Solidarity with Sandon Point Aboriginal Tent Embassy (SPATE) — 19 to 27 November 2004
Curators: Rudi Vos and Jo Holder
Installation in Shopfront, Glebe Point Road, Sydney
The Kuradji/Sandon Point Aboriginal Tent Embassy (SPATE) is a rallying point in the debate about urban development in sensitive coastal environments with significant Aboriginal heritage. There has been a decade of protests and a picket and Aboriginal tent embassy on the site on the Illawarra coast between the villages of Thirroul and Bulli below Sydney.
Coordinated by south coast artist Dootch Kennedy, this installation of works by Simon Blau, Sue Barnett, Sue Blanchfield, Jelle van den Berg, Debra Dawes, Richard Hook, Tony Hull, Karen Hook, Juan den Pourg, Jacky Redgate, Steve Smith, David Manks and Toni Warburton expressed solidarity with SPATE. Funds raised were presented to Kuradji Sandon Point Foundation to help pay for material costs and rebuilding after the embassy was ‘mysteriously’ firebombed and destroyed.
This land was once pubic land and land zoned for mining and industrial use.
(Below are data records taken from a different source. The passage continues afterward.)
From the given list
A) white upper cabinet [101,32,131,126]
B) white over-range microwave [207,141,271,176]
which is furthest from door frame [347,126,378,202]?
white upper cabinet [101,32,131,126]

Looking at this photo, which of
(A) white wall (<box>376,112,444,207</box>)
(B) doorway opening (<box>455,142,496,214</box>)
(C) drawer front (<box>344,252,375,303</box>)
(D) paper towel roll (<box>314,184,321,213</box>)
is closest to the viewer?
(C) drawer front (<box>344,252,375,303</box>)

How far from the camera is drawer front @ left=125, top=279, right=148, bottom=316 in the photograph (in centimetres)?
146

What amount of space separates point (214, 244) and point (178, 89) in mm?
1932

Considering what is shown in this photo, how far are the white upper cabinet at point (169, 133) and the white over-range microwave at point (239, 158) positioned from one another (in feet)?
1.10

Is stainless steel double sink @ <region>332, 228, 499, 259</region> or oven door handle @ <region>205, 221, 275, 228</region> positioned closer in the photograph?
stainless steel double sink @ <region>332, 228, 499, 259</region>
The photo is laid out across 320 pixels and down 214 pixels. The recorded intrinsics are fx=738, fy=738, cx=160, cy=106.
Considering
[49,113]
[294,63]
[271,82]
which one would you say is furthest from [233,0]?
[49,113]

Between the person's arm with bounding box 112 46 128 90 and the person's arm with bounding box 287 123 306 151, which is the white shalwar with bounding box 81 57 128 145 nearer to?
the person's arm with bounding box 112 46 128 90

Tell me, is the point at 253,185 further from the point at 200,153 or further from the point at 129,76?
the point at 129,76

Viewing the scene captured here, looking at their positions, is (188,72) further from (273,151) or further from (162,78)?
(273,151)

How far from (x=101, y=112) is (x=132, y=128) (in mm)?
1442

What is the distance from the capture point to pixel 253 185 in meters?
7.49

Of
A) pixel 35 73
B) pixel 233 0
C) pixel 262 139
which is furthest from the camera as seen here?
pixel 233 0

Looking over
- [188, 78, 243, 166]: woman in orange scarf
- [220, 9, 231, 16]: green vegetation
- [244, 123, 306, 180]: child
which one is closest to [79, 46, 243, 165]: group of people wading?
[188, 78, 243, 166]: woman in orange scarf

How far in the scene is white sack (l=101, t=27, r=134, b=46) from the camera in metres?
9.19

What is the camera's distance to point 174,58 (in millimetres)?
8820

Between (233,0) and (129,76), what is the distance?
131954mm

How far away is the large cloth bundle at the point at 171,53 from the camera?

It is a major headland and wetland corridor, containing 27% of the remaining coastal wetlands of the Illawarra. The land was zoned for development in 1995 and sold to the developer Stockland. It includes a burial site dating back 6,000 years.
The embassy is accompanied by Bulli Community Picket, set up by Northern Illawarra Residents Action Group Inc (NIRAG) and local trade union members in response to the misinformation and dubious dealings of Wollongong Council, Sydney Water, DLWC and Stockland Trust Group in March 2001. Members of the community staffed it 24 hours 7 days a week until late 2006. The picket is supported by the tent embassy.
The hope for the reconciliation embodied in these words inspired the Illawarra community. For over 200 years Australian Governments, participated in, or allowed, acts of genocide against Aboriginal People. The collective struggle of the Sandon Point Aboriginal Tent Embassy and local Indigenous Elders affirms the dynamic nature of Indigenous culture.
Just before Christmas 2006, state Planning Minister Frank Sartor announced approval for the remaining Stockland and Anglican Church developments. The 2003 Commission of Inquiry found the development was totally inappropriate and the proposed development is even bigger than the initial plan of 2000. The embassy has not moved.